CASE STUDY - SEC Raises Its IQ to Protect Investors and Maintain Market Integrity
Commentary by Lewis Walker, Assistant Director for Application Development in the Office of Information Technology, U.S. Securities and Exchange Commission
The U.S. Securities and Exchange Commission (SEC) is charged with protecting investors and maintaining the integrity of the securities markets. The laws and rules that govern the securities industry in the United States are based on a straightforward concept: all investors, whether large institutions or private individuals, should have access to certain basic facts about a prospective investment prior to buying it.
To address this mission, the SEC requires public companies, stock exchanges, broker-dealers, investment advisors, mutual funds, and public utility holding companies to disclose meaningful financial and other information to the public so investors can judge for themselves whether a company’s securities are a good investment. The SEC monitors the activities of these organizations to ensure they are complying with securities laws. Each year, the SEC brings between 400–500 civil enforcement actions against individuals and companies that are not in compliance.
High Transaction Volumes Create Multiple Challenges
The SEC tracks the daily stock transactions conducted by the many brokerage houses in the United States. It uses the information it gathers to look for suspicious activity. When it discovers such activity, it initiates an investigation.
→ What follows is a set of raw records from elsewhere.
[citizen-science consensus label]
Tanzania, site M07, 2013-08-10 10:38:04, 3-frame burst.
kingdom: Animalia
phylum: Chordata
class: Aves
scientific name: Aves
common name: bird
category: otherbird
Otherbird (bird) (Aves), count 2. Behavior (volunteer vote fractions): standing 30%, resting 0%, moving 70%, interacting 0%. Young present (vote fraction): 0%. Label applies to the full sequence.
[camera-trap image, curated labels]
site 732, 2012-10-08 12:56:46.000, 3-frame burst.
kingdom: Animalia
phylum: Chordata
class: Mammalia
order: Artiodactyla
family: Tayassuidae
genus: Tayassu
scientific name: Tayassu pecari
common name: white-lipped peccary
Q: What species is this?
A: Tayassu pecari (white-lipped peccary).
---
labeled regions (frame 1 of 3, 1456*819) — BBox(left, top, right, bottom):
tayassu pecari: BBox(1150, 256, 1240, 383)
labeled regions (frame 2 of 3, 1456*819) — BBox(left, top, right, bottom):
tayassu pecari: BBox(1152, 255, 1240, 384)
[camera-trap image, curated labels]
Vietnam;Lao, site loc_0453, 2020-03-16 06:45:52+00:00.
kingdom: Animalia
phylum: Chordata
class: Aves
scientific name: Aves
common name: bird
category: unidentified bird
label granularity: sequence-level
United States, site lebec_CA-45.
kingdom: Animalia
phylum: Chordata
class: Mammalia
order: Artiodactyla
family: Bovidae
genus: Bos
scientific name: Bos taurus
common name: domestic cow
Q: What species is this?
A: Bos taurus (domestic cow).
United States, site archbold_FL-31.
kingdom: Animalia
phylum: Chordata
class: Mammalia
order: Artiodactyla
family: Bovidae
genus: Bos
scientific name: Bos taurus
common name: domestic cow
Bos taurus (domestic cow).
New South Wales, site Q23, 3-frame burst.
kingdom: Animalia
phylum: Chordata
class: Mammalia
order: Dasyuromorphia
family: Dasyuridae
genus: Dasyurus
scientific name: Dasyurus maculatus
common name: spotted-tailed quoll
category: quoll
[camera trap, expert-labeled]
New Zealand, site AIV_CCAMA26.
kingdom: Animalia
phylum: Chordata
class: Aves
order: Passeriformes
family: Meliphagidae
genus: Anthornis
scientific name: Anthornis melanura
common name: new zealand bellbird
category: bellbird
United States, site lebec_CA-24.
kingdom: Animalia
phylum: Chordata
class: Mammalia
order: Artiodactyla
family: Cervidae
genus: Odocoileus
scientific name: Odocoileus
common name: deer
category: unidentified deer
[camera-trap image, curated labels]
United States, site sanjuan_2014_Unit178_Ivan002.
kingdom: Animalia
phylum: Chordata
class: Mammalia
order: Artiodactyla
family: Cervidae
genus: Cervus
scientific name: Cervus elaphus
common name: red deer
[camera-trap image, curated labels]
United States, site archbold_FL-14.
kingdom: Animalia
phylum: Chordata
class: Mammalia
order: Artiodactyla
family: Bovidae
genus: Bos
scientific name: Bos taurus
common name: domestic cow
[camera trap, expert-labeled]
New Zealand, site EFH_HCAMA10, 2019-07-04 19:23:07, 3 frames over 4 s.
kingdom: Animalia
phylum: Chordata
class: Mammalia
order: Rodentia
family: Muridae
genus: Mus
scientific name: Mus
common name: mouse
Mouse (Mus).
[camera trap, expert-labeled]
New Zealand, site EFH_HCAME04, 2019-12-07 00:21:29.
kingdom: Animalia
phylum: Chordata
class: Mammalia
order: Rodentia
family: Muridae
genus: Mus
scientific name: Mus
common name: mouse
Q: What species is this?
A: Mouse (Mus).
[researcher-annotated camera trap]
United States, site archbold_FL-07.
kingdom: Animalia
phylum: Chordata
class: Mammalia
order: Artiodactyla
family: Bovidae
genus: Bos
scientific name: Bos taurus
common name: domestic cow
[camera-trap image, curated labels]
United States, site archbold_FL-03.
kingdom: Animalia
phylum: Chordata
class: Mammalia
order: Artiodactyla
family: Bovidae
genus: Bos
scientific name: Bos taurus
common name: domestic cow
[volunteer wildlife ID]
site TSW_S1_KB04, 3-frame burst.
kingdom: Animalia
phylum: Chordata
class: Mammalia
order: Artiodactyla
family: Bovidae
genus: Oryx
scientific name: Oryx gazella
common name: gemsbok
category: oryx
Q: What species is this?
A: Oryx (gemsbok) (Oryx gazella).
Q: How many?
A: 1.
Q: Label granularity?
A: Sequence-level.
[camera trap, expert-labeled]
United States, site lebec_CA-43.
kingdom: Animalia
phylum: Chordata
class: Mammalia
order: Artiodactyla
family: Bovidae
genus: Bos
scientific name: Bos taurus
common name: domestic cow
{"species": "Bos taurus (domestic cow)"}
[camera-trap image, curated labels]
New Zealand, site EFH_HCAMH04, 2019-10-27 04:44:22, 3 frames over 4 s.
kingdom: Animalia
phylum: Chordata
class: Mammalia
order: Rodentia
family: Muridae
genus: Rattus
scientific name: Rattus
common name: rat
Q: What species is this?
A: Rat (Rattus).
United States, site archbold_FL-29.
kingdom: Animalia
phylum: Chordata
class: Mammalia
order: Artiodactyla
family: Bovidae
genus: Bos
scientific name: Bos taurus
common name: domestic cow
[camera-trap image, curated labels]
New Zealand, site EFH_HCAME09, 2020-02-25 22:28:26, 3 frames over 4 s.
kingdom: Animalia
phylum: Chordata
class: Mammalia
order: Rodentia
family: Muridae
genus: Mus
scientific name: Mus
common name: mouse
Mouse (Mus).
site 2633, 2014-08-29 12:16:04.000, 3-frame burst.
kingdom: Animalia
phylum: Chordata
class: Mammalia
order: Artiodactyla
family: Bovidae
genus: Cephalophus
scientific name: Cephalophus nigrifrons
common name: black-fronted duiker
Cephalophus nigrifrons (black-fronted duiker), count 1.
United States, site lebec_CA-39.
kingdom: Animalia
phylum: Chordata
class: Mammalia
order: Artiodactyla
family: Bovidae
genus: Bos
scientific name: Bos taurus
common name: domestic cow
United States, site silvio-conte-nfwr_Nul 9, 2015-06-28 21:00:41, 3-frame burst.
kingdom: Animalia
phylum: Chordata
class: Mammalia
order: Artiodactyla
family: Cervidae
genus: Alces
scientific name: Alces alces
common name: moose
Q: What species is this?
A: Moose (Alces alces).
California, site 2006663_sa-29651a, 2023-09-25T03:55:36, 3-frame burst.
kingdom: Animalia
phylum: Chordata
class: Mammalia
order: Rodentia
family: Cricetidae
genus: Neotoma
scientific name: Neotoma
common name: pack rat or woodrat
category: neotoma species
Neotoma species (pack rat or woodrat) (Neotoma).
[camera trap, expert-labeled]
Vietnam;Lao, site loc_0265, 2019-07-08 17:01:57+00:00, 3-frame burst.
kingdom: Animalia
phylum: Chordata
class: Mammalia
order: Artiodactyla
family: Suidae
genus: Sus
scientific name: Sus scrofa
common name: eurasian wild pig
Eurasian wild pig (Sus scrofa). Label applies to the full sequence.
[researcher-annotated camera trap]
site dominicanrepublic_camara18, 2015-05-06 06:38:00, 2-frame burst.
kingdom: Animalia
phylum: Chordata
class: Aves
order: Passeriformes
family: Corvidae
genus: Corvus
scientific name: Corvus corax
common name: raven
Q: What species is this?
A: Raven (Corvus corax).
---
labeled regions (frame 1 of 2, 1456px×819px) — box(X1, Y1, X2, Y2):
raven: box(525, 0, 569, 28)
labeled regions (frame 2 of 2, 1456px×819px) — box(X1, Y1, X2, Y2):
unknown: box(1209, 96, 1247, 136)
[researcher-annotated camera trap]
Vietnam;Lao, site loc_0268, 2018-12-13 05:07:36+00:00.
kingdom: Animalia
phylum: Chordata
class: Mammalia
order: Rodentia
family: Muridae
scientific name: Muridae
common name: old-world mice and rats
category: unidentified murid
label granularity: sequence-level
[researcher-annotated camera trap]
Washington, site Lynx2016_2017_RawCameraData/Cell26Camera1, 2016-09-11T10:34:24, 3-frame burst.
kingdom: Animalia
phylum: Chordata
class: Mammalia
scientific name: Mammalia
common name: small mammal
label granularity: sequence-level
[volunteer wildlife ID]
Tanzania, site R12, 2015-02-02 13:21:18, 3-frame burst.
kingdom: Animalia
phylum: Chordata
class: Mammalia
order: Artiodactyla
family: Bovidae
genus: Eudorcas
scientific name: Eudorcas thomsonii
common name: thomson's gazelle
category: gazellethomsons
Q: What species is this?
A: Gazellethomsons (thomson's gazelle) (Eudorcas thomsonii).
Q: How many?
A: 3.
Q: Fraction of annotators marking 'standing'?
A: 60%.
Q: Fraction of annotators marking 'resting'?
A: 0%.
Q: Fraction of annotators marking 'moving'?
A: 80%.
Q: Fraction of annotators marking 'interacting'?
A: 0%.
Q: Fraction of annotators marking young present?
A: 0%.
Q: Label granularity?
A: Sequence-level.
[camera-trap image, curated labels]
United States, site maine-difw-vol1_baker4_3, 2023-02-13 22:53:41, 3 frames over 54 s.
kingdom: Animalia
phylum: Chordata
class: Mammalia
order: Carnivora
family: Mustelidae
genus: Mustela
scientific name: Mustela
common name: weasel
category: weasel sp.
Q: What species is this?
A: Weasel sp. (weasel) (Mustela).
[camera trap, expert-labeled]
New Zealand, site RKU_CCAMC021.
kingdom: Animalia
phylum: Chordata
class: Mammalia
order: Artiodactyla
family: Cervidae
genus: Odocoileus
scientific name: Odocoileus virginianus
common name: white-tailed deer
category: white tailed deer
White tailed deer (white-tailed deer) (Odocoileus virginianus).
With billions of shares traded on the various stock exchanges each day, the SEC needs the ability to collect and analyze large volumes of data. Until fairly recently, the Commission relied on a mainframe-based system comprising an Adabas database and numerous applications written in Natural, COBOL, Java, and Sybase PowerBuilder to do this. Increasingly, it found the system to be labor intensive and costly to maintain, as well as limiting in terms of its ability to handle the ever-growing volume of data, facilitate data analysis, and protect data in the event of a system failure.
To simplify its systems while eliminating performance and analytical constraints, the SEC decided to consolidate its information infrastructure. It migrated to a Sun Solaris platform running Sybase Adaptive Server Enterprise (ASE), and adopted a common application development environment.
The resulting solution was an ASE-powered data warehouse employing Business Objects as the front-end analysis tool.
Growing Data Volume Creates Additional Challenges
When the SEC migrated off the mainframe, it had less than a terabyte of data under management. With its new data warehouse in place, however, it began developing new applications that generated copious amounts of new data to be managed and analyzed.
The Commission realized it now faced a new challenge: how to gather, maintain, and rapidly analyze much larger volumes of data without increasing storage costs.
It found its answer in Sybase IQ, Sybase’s highly optimized analytic engine, also noted for its unmatched storage efficiency. “We were going for high-volume data, speed, and savings on storage,” explains Samuel Foster, president of FosterSoft, Inc., an SEC IT contractor, “and replacing Sybase’s ASE general-purpose database with Sybase IQ enabled us to achieve that.”
Ensuring Data Availability
There was still the matter of ensuring data availability in the event of a system failure or service disruption. The SEC addressed this by building a mirror image of its primary system at a remote site 12 miles away. With this new disaster recovery system in place, failover to the secondary system takes just a few minutes, essentially providing continuous business operations.
Dramatic Results
The migration off the mainframe, the implementation of the new data warehouse, and the creation of a disaster recovery system have paid off handsomely for the SEC.
“We were going for high-volume data management, rapid analytical performance, savings on storage, and a robust and speedy disaster recovery capability. This new information infrastructure has enabled us to achieve all of that,” says Lewis Walker, assistant director for application development in the SEC’s Office of Information Technology.
Results to date include a 35 percent improvement in query response times, an ability to create and run more complex queries, a 50 percent reduction in storage requirements and costs, no unplanned downtime, a robust and rapid disaster recovery system, and an infrastructure that will accommodate future growth.
Several terabytes of data are now stored in the SEC data warehouse, where they are accessed by hundreds of SEC investigators and analysts. The next step is to make the data available to the Commission’s economists, who use SAS tools to identify long-term economic trends.
All of this enables the Commission to make more data available to more people for more purposes with greater efficiency. “That opens the possibility for better analysis and improved enforcement,” says Walker.